Taiwanese Opposition Meets with Chinese President Xi Jinping

The Associated Press
Thomas Peter/Pool Photo via AP

Chinese President Xi Jinping met on Friday with a delegation of Taiwanese that included Lien Chan, the former chairman of the Kuomintang party (KMT), which is currently the opposition but ran the country until the year 2000.

Supporters of the governing Democratic Progressive Party (DPP) complain that the trip to China undermines President Tsai Ing-wen, whose election two years ago enraged mainland China and prompted it to begin an aggressive campaign of diplomatic and economic isolation against Taiwan.

Kuomintang is angling for a political comeback by presenting itself as more prudent and China-friendly than Tsai and the DPP. The KMT on Thursday accused Tsai’s administration of playing political power games with important government offices in a desperate bid to retain power.

China’s Global Times favored Xi’s meeting with Chan with a rather lengthy report on Friday that stressed how the Taiwanese opposition is much more committed to “reunification” than independence-minded, America-friendly President Tsai:

The pursuit of a just cause and people’s common aspirations is unstoppable, said Xi during the meeting at the Great Hall of the People in Beijing.

“We have the confidence and ability to keep a firm hold on the correct direction, work for the peaceful development of cross-Strait relations, and advance the process toward the peaceful reunification of China,” Xi said.

Xi called on compatriots on the two sides of the Taiwan Strait to work together to uphold the 1992 Consensus, which embodies the one-China principle, and to resolutely oppose and deter “Taiwan independence.”

He also called for joint efforts by both sides to expand and deepen cross-Strait exchange and cooperation in various fields, improve the kinship among compatriots and their wellbeing, and “jointly write the new chapter of the great rejuvenation of the Chinese nation.”

“Once seeing through a long-term perspective and with a broad vision, compatriots from the two sides of the Strait would grasp the big picture of cross-Strait relations and overcome difficulties to push it forward,” Xi said.

“We have full confidence in the future of cross-Strait relations,” he said.

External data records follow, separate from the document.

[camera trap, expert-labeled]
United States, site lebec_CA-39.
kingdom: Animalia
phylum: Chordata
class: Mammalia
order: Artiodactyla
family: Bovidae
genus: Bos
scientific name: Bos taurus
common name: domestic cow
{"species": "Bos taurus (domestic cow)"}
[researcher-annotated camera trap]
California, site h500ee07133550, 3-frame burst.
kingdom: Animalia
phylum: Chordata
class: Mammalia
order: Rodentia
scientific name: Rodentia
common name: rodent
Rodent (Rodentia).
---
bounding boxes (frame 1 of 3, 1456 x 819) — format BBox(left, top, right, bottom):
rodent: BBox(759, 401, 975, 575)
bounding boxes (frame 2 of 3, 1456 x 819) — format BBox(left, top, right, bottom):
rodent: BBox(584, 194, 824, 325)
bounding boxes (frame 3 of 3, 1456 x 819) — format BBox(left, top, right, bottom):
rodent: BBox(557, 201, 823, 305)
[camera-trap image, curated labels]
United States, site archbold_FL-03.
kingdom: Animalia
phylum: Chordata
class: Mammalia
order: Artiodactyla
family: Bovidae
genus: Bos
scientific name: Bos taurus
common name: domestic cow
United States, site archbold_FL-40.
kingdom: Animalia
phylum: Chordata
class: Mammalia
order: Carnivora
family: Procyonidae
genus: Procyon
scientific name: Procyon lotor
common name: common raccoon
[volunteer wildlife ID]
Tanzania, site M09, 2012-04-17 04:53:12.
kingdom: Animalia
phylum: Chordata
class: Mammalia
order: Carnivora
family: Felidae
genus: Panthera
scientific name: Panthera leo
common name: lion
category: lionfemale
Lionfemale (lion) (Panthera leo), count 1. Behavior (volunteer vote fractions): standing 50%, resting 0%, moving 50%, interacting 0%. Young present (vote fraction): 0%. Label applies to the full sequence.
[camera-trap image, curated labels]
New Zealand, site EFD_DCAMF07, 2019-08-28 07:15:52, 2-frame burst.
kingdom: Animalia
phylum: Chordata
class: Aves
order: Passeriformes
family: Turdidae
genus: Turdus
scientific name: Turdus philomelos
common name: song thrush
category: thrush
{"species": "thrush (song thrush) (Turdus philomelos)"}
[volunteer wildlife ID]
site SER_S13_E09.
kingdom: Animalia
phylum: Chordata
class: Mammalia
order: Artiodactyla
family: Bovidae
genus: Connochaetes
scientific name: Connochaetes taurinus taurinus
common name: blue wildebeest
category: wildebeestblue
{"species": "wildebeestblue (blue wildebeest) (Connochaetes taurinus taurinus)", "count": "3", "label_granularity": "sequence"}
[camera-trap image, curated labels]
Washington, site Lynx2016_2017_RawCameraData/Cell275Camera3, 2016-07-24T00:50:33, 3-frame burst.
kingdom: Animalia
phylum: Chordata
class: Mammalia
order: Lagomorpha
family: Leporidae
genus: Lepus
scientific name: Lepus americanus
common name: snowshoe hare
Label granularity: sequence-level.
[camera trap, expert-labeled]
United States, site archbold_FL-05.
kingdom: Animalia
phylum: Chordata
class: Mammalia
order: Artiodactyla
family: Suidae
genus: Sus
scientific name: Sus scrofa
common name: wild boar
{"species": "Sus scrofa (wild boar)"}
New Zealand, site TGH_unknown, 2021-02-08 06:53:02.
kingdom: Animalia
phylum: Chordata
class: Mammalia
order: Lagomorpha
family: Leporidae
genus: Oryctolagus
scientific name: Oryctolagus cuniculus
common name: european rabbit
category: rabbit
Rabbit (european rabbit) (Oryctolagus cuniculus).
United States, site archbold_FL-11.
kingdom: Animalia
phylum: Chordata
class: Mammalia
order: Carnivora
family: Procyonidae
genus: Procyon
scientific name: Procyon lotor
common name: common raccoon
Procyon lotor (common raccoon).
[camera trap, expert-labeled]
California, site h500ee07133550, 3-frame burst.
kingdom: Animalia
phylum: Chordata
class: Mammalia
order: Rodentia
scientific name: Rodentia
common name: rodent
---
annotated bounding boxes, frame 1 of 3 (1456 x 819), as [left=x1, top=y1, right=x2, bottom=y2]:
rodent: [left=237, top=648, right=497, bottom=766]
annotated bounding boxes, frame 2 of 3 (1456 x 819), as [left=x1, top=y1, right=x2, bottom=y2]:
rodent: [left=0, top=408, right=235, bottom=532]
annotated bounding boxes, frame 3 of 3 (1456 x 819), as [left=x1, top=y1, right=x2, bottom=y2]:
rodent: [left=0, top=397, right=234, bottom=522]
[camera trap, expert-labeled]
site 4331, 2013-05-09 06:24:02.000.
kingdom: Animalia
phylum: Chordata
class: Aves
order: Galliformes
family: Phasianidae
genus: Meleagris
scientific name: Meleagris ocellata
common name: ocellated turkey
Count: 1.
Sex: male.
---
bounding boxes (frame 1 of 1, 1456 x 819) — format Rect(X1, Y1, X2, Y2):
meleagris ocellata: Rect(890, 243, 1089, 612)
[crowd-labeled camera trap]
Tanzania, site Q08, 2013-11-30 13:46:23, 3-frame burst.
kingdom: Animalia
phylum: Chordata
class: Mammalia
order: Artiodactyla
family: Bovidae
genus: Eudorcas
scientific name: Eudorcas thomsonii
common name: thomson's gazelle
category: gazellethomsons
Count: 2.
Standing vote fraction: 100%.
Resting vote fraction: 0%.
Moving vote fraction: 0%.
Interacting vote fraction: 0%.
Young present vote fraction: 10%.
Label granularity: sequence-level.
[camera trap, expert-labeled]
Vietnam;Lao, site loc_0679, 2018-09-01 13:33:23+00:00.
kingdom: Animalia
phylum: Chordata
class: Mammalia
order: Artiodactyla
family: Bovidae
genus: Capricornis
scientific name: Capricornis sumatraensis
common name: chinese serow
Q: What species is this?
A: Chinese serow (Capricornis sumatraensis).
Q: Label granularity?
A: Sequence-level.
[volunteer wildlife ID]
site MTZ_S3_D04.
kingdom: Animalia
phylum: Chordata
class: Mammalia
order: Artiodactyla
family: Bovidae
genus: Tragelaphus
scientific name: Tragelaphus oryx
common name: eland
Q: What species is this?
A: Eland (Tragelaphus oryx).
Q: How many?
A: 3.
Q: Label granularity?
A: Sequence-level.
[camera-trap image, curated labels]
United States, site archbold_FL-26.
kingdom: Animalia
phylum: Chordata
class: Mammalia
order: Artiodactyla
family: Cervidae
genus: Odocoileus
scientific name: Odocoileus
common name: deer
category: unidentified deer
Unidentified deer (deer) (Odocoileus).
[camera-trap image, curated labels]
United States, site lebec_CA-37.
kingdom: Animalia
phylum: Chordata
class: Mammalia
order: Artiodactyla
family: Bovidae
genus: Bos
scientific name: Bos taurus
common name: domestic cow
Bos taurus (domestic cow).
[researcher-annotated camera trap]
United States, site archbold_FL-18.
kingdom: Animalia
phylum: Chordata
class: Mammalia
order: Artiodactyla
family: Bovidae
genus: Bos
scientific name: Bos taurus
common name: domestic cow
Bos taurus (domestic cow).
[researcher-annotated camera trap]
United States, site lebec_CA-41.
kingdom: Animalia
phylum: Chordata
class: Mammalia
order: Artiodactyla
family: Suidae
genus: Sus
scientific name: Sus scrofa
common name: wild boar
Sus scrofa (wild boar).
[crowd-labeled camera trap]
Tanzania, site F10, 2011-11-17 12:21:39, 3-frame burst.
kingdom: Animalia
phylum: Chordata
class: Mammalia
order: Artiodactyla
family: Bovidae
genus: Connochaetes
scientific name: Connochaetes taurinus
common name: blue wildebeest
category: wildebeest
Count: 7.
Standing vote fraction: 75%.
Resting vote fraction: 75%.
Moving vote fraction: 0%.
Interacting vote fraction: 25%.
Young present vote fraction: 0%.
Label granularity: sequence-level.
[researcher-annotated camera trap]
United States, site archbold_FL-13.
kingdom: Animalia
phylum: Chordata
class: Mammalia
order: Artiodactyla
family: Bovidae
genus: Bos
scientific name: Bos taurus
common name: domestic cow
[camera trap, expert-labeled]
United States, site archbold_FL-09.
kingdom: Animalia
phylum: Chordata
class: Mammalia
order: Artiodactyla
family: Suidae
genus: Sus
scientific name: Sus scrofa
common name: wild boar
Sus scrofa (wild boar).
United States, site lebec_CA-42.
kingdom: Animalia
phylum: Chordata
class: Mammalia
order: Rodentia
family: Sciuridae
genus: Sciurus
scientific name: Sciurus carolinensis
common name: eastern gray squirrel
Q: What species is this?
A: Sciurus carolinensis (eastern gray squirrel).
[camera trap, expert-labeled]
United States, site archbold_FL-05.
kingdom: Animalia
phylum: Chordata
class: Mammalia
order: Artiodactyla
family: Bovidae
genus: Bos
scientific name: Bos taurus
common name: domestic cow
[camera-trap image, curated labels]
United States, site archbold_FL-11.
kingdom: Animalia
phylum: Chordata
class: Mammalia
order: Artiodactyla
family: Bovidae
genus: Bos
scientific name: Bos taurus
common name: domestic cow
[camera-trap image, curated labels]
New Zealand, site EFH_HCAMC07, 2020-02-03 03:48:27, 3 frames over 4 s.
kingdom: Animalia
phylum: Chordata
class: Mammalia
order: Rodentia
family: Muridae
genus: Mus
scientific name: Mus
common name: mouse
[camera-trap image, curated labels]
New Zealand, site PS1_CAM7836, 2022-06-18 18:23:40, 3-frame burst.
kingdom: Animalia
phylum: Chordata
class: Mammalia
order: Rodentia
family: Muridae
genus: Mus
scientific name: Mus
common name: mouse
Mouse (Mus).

“We will never allow any attempts of ‘Taiwan independence’ to succeed. Such attempts are doomed to fail,” Xi added, because even the warmest and fuzziest Chinese commentary on Taiwan must include threats these days. China is very big on getting the Taiwanese to internalize the notion that independence is doomed and a return to Beijing’s control is inevitable.

As the carrot element of his carrot-and-stick approach, Xi referred to China’s “31 Measures” for Taiwan, a package of regulatory concessions made by China to entice Taiwanese people to do business on the mainland and seek employment there. Taiwan’s Mainland Affairs Council skeptically viewed the 31 Measures as an element of Beijing’s effort to buy political support in Taiwan, lure away promising young Taiwanese employees, and pilfer trade secrets.

For his part, Kuomintang’s elder statesman Lien “proposed upholding the one-China principle, promoting peaceful cross-Strait relations and mutually beneficial integration, and revitalizing the Chinese nation,” according to the Global Times.

President Tsai said she would like to meet with President Xi to discuss “peace and stability” after the leaders of North and South Korea held their landmark summit in April, essentially putting the ball in Xi’s court and saying she was as eager to meet with him as any Taiwanese leader. Xi has not been eager to take her up on the offer, preferring instead to systematically peel off Taiwan’s diplomatic partners and send none-too-subtle messages to the Taiwanese people that the pressure will only ease up when Tsai is gone.

Tsai completed the second year of her term in May with a solid economy and low unemployment but sagging personal poll numbers, due in part to the effects of China’s isolation strategy. Some of her supporters have expressed disappointment with the extent of her reform efforts, while opponents criticize her administration for playing politics with important government offices, as the KMT did on Friday. On the other hand, Japan Times noted that she might actually have weakened her position by not dishing out enough patronage goodies to her supporters.

Local elections are coming up in November and will be carefully watched as an indicator of whether China’s arm-twisting is having the desired effect. If the DPP does poorly, there will likely be increasing pressure on Tsai to take a different approach with China, and the odds will shift in KMT’s favor for the presidential elections only fourteen months later.

The Chinese certainly seem to understand the stakes. Taiwan News reported on Friday that the tempo of Chinese cyberattacks on Taiwan is increasing and taking on a more obvious political character, including an attack last week on the DPP’s official website by an enigmatic hacker who threatened to go after KMT’s website next.

Taiwanese officials predict Chinese hackers will turn Taiwan into a “global hotspot for cyber-attacks and fake news” through the 2018 and 2020 elections,” and may also target computerized infrastructure such as communications, banking, and the power grid to weaken public confidence in the Tsai administration and further erode their resistance to China.